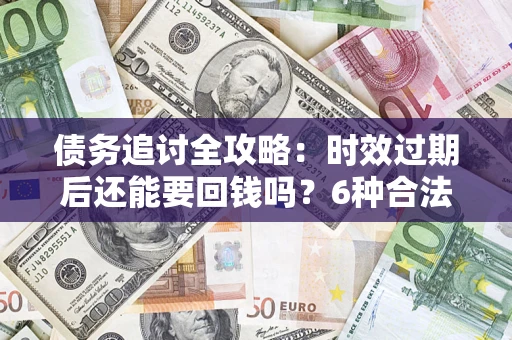 北京债务追讨全攻略：时效过期后还能要回钱吗？6种合法手段助你维权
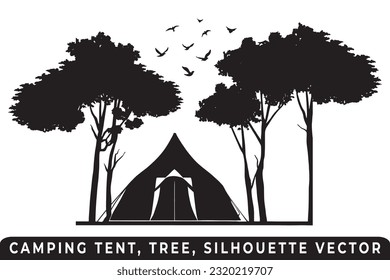 Camping tent silhouette vector, Tent and tree vector, Campsite silhouette, Outdoor adventure vector, Camping tent icon, Forest silhouette vector, Night camping scene, Night camping silhouette.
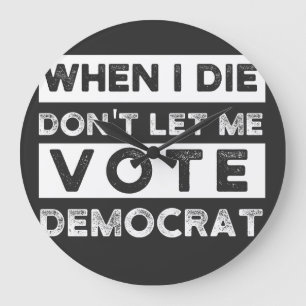 Grande Horloge Ronde When I Die Don't Let Me Vote Democat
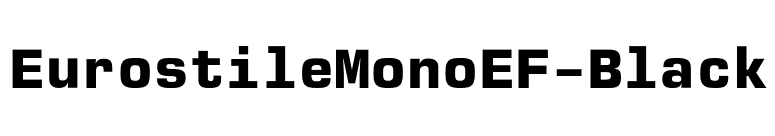 EurostileMonoEF-Black font preview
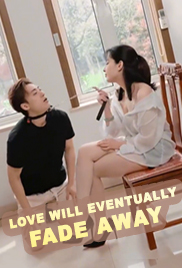 Love Will Eventually Fade Away
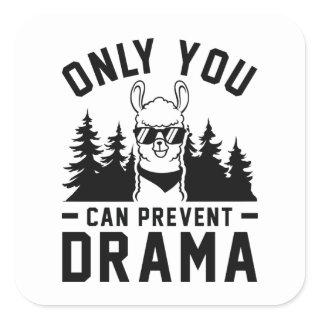 Only You Can Prevent Drama Square Sticker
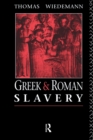 Greek and Roman Slavery - Thomas Wiedemann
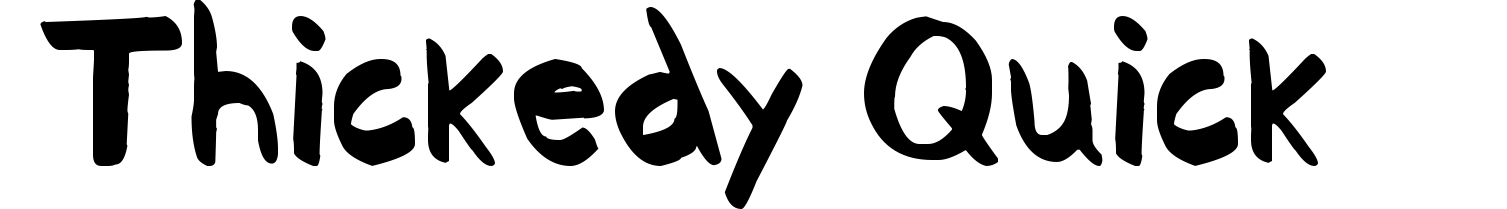 Thickedy Quick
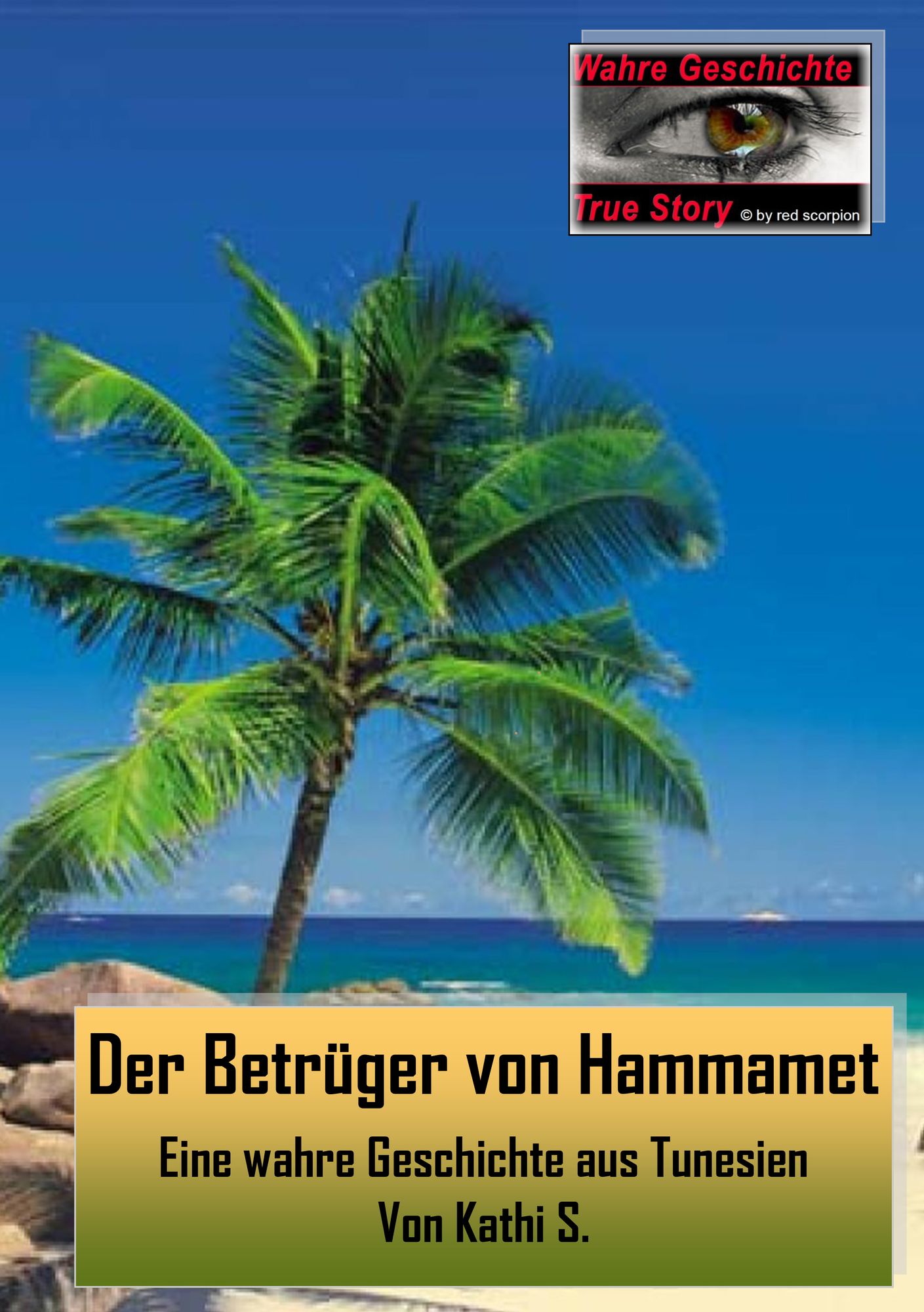 Der Betrüger von Hammamet: Eine wahre Geschichte aus Tunesien - Von Kathi S.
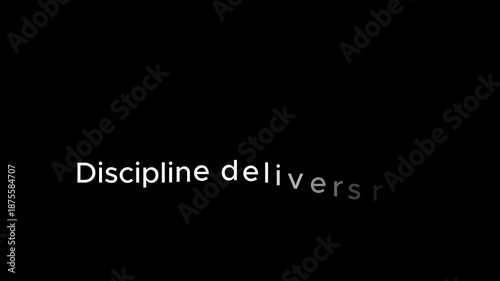 The phrase 'Discipline delivers results' with a subtle rotational effect.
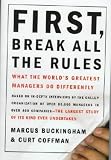 First, Break All the Rules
+-------+
§ **Work request**
Update the rows from the first one through the one containing "Camping tent silhouette", inclusive, by changing "vector" to "graphic" and leaving everything else the same. Omit the pictures from your answer.

§ **Answer box**
 北京债务追讨全攻略：时效过期后还能要回钱吗？6种合法手段助你维权
 Camping tent silhouette graphic, Tent and tree graphic, Campsite silhouette, Outdoor adventure graphic, Camping tent icon, Forest silhouette graphic, Night camping scene, Night camping silhouette.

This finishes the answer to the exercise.